I'd been to one before, oddly at another charity mixer years ago. The only thing I remember her telling me was that there would be a lot of boys in my future. I don't know if I ever disclosed this, but someone later spotted her in Barnes & Noble reading a tarot card book. Ha.

This fortune teller boasted that she had read a news anchor's fortune on the air. She flipped a few cards over from a deck I had never seen before. Then she confirmed news that only a few close friends knew about: I was a brand new aunt. For privacy reasons I hadn't posted it on Facebook or Twitter. She asked about the date and I gave one to her. She flipped over another card and corrected the date. She was right.

"You haven't met the baby."

"I have not."

She flipped more cards. "But you will in the next month."

"I am!"

I liked her. So far I was impressed.

"Do you journal?"

I thought of my blog. I confirmed. She told me I will write a book based off my journals and it will be a best seller. I laughed and clapped. I'm a little lazy for that, but the idea is nice.

She asked me if I was divorced.
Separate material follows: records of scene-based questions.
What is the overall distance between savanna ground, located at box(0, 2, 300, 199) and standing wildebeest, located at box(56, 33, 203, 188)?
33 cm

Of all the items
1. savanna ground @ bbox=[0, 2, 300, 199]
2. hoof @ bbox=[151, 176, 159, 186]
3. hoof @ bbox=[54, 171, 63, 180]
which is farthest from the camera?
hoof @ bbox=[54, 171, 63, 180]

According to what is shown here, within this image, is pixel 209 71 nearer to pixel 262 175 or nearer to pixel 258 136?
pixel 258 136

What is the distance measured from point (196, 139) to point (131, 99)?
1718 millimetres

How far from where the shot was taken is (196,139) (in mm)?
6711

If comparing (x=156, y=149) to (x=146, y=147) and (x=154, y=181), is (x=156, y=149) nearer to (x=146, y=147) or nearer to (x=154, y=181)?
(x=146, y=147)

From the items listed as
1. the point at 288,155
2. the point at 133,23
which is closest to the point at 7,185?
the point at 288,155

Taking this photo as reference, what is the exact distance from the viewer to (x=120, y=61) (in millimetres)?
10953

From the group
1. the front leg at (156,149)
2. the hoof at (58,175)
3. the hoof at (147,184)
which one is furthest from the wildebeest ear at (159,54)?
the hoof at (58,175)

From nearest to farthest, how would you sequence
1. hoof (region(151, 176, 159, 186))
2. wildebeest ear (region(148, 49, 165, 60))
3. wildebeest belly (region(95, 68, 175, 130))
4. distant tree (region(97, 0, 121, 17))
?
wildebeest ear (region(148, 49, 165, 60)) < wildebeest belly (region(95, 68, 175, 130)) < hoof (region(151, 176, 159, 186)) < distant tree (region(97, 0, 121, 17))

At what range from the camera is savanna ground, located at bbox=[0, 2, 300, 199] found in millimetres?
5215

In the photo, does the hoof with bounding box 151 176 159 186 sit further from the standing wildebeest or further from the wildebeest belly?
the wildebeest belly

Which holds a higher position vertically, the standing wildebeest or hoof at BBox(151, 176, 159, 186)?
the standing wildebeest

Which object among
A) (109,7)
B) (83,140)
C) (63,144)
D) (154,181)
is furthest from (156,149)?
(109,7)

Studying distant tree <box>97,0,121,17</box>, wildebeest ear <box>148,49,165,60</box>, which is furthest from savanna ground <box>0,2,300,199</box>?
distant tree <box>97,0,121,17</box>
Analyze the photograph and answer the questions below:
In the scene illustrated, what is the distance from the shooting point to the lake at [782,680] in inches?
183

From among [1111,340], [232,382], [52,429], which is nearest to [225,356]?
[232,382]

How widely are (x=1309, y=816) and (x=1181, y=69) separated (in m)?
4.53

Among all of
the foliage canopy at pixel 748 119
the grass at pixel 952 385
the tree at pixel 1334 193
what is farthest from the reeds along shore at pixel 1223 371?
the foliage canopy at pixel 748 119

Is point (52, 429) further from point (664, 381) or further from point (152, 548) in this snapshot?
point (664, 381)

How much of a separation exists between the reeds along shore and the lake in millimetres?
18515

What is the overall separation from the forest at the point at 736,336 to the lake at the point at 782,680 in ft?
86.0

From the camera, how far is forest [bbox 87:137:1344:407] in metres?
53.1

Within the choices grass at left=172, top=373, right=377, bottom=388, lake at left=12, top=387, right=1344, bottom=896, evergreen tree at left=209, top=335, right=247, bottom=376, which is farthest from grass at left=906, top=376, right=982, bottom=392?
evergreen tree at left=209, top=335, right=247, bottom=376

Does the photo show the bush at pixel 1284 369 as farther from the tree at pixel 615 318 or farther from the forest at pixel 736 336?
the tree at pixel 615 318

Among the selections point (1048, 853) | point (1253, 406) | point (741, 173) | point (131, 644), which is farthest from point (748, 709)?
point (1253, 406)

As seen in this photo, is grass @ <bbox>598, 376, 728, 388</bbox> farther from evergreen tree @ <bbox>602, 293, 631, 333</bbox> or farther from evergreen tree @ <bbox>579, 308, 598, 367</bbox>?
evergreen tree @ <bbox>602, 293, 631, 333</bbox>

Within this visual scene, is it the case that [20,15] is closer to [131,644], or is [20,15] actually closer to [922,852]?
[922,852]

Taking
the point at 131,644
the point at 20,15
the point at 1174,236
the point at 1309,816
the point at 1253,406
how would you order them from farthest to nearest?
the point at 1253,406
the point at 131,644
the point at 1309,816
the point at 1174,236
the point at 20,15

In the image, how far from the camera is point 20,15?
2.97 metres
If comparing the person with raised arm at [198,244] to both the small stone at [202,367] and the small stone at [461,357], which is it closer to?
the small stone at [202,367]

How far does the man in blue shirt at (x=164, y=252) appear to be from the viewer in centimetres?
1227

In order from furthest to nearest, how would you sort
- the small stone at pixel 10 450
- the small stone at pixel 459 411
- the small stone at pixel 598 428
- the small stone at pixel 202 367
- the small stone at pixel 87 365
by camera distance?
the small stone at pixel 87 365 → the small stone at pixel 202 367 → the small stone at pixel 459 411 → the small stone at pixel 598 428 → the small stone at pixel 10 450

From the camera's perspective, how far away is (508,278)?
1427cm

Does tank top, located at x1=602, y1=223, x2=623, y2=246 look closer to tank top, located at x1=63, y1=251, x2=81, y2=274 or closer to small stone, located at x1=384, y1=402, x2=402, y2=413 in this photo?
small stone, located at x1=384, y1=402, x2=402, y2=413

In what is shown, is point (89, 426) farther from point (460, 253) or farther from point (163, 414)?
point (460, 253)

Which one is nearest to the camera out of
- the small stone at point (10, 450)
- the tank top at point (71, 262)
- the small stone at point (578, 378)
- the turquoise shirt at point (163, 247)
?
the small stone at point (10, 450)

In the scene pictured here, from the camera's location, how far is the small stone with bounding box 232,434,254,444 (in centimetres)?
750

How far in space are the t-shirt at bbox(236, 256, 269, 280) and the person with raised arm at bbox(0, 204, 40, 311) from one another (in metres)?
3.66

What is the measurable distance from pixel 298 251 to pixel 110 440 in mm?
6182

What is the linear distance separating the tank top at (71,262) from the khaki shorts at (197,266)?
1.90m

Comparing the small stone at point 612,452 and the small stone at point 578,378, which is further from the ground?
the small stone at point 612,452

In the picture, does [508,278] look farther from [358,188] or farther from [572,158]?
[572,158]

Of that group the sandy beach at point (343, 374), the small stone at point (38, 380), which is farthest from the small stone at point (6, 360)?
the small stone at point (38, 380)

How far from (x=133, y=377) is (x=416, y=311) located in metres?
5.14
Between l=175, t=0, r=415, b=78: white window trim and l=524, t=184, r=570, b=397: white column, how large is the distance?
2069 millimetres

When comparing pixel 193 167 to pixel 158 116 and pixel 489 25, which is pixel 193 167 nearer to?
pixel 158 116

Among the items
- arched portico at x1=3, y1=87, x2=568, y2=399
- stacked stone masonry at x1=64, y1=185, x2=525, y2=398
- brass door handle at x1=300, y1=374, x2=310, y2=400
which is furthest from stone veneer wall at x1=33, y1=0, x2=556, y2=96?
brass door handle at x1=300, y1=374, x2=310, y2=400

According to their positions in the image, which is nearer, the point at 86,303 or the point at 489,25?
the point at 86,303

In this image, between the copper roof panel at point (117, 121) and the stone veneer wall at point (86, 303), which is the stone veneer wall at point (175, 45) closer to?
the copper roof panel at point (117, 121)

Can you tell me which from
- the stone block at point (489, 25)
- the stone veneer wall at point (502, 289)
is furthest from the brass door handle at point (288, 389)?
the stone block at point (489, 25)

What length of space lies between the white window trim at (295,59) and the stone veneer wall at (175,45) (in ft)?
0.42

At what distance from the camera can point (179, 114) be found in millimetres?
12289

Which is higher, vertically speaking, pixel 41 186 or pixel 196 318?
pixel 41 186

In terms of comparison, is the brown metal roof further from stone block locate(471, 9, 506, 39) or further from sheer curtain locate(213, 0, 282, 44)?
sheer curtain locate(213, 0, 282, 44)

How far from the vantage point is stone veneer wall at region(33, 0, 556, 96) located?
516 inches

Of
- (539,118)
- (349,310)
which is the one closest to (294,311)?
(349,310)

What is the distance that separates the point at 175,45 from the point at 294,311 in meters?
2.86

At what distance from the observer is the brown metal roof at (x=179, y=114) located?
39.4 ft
I am not. She asked Abraham's name and birth date and did something with the numbers.

"Is he stubborn?"

Abraham's roommate guffawed loudly. I personally don't see him as very stubborn, but the roommate has about 15 years on me.

"Do you want to know if you'll get married? Do you want to marry this one?"

I nodded wildly. She flipped more cards over. Over and over and over. The marriage card never appeared.

"He's a stubborn one. He won't change his mind for four years. But this love is a miracle in your life."

Then she wrote down the name of a store and told me to go there and buy the kits she specified. If I spent $150 on lavender candles, he'd marry me sooner.

It was the roommate's turn. Oh, her boyfriend is her soul mate. He's flawless. Their love is also a miracle and they will definitely get married. That marriage card appeared so fast. She doesn't even have to buy a kit. Hmph.

I returned to Abraham.

"What'd she say?"

"She said that the roommate's boyfriend is perfect and you're not."

The boyfriend heard and snorted.

"She said you won't marry me for four more years. But they--" I pointed sarcastically at his roommate, "They're soul mates! I have to spend $150 on a kit for you and an additional $50 on a kit to get over my daddy issues. The roommate doesn't have to spend any money," I mocked.

Abraham put his arm around my shoulders.

"Aww, that just means she knows a sucker when she sees one."